* start SUPPLIED RECORDS *
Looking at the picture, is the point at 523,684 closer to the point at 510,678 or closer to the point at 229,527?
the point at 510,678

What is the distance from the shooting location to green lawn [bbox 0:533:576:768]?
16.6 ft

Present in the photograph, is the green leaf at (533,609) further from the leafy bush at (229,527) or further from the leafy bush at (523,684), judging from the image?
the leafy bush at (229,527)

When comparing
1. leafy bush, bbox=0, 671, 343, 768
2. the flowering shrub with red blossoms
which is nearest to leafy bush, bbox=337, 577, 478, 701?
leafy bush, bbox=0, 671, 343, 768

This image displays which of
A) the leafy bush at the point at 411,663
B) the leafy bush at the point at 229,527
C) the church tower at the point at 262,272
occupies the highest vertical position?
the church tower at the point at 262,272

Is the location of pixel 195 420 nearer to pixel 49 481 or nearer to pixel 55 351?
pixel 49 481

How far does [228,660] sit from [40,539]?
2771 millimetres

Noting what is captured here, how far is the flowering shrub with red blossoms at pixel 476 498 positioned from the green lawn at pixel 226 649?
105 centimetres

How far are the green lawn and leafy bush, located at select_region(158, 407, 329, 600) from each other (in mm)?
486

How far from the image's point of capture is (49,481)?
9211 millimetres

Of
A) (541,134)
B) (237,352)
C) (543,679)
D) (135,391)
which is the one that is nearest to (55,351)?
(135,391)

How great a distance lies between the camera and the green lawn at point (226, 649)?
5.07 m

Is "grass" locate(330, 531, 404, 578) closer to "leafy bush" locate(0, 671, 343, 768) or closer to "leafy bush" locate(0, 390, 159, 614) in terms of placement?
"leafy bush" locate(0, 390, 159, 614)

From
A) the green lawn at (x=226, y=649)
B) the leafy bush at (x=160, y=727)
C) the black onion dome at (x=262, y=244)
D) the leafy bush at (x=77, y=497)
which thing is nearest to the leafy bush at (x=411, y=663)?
* end SUPPLIED RECORDS *
Copy all of the items above word for word, line by line, without changing anything.

Looking at the picture, is the point at 523,684 closer to the point at 510,678 or closer to the point at 229,527?
the point at 510,678

What is the distance from the shooting location to green lawn [bbox 0:533:576:768]?
16.6 ft

Present in the photograph, is the green leaf at (533,609) further from the leafy bush at (229,527) or further from the leafy bush at (523,684), judging from the image?
the leafy bush at (229,527)

When comparing
1. leafy bush, bbox=0, 671, 343, 768
2. the flowering shrub with red blossoms
which is nearest to leafy bush, bbox=337, 577, 478, 701?
leafy bush, bbox=0, 671, 343, 768

This image displays which of
A) the leafy bush at the point at 411,663
B) the leafy bush at the point at 229,527
C) the church tower at the point at 262,272
occupies the highest vertical position?
the church tower at the point at 262,272

Is the location of pixel 195 420 nearer to pixel 49 481 or nearer to pixel 55 351?
pixel 49 481

How far does [228,660] sit from [40,539]?
2771 millimetres

Noting what is captured here, how far is the flowering shrub with red blossoms at pixel 476 498 positioned from the green lawn at pixel 226 649?
105 centimetres

How far are the green lawn and leafy bush, located at select_region(158, 407, 329, 600) from each other (in mm)?
486

How far from the image's point of capture is (49,481)?
9211 millimetres

Of
A) (541,134)
B) (237,352)
C) (543,679)
D) (135,391)
which is the one that is nearest to (55,351)?
(135,391)

How great a distance lies between the camera and the green lawn at point (226, 649)?
5.07 m

Is "grass" locate(330, 531, 404, 578) closer to "leafy bush" locate(0, 671, 343, 768) or closer to "leafy bush" locate(0, 390, 159, 614) in terms of placement?
"leafy bush" locate(0, 390, 159, 614)

From
A) the green lawn at (x=226, y=649)
B) the leafy bush at (x=160, y=727)
C) the black onion dome at (x=262, y=244)
D) the leafy bush at (x=77, y=497)
which thing is nearest to the leafy bush at (x=411, y=663)?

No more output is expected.